» **BRIEF**: Every line from the start of the data through the line containing "Construção abandonada velha" should be retyped exactly; the pictures should not.

Crawled caption data:
□ □ □

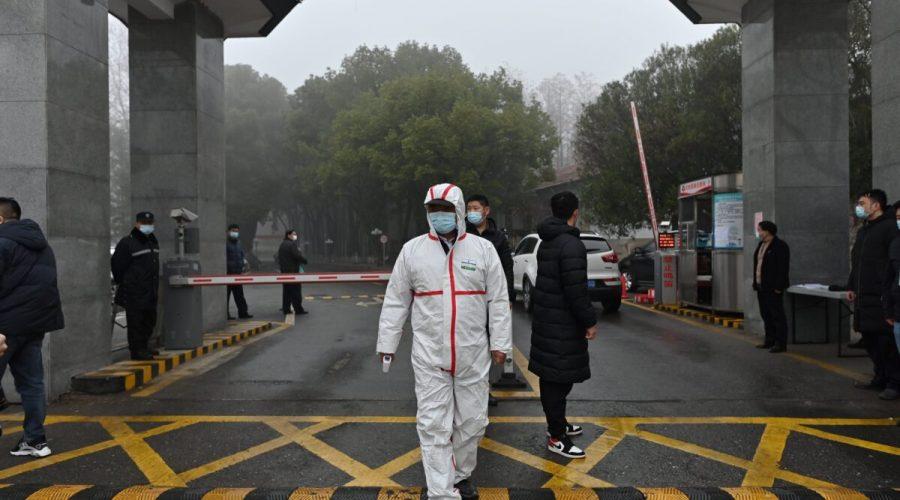 Člen ostrahy v ochranném oděvu stojí u vchodu do centra pro kontrolu a prevenci nemocí v provincii Hubei, zatímco členové týmu Světové zdravotnické organizace (WHO), který zkoumá původ covidu-19, jsou na návštěvě centra v čínském Wu-chanu 1. února 2021. (Hector Retamal / AFP via Getty Images)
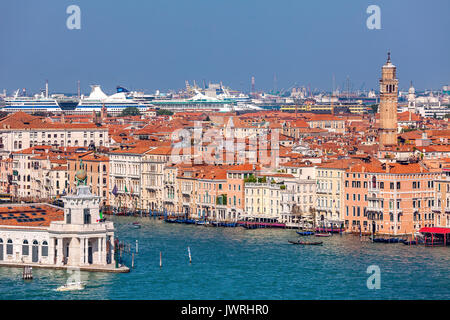 View of Grand canal and old houses with red roofs in Venice, Italy. - Stock Photo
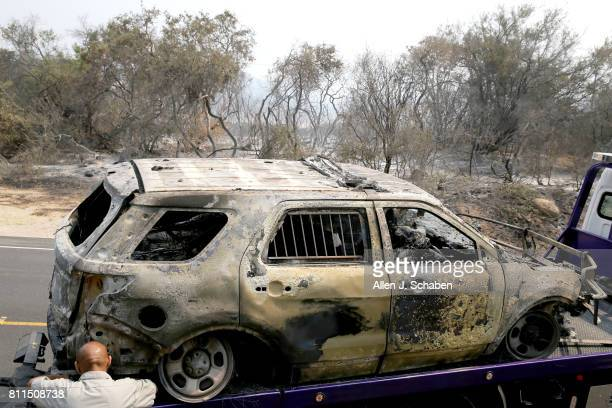 A tow truck operator secures the scorched remains of a Santa Barbara County Sheriff's Vehicle on Highway 154 east of Cachuma Lake The Deputy was not...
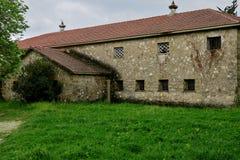 Construção abandonada velha em um gramado verde no meio da floresta imagens de stock royalty free
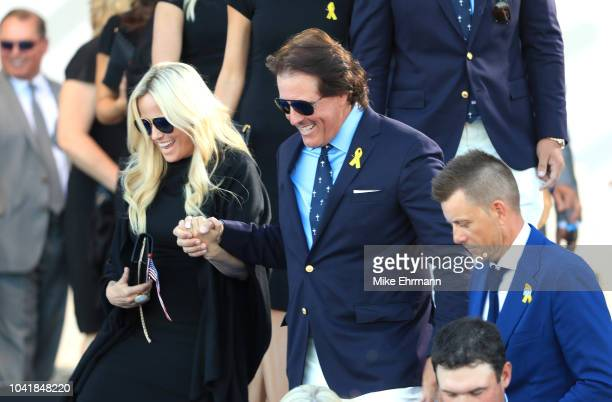 Phil Mickelson of the United States and wife Amy Mickelson depart the opening ceremony for the 2018 Ryder Cup at Le Golf National on September 27...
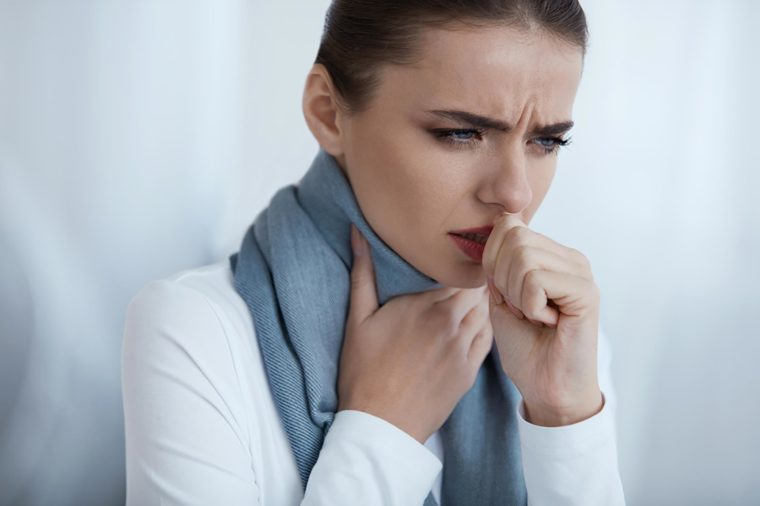 woman coughing and scarf around throat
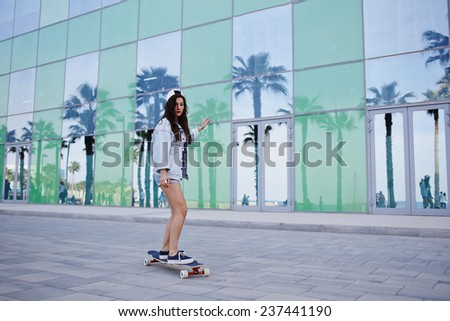 Attractive hipster girl riding on longboard on beautiful background with reflected palm trees in glass of skyscraper, charming young woman looking to the camera while ride a skateboard - stock photo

□ □ □

» **RESULT**:
 Člen ostrahy v ochranném oděvu stojí u vchodu do centra pro kontrolu a prevenci nemocí v provincii Hubei, zatímco členové týmu Světové zdravotnické organizace (WHO), který zkoumá původ covidu-19, jsou na návštěvě centra v čínském Wu-chanu 1. února 2021. (Hector Retamal / AFP via Getty Images)
 View of Grand canal and old houses with red roofs in Venice, Italy. - Stock Photo
 A tow truck operator secures the scorched remains of a Santa Barbara County Sheriff's Vehicle on Highway 154 east of Cachuma Lake The Deputy was not...
 Construção abandonada velha em um gramado verde no meio da floresta imagens de stock royalty free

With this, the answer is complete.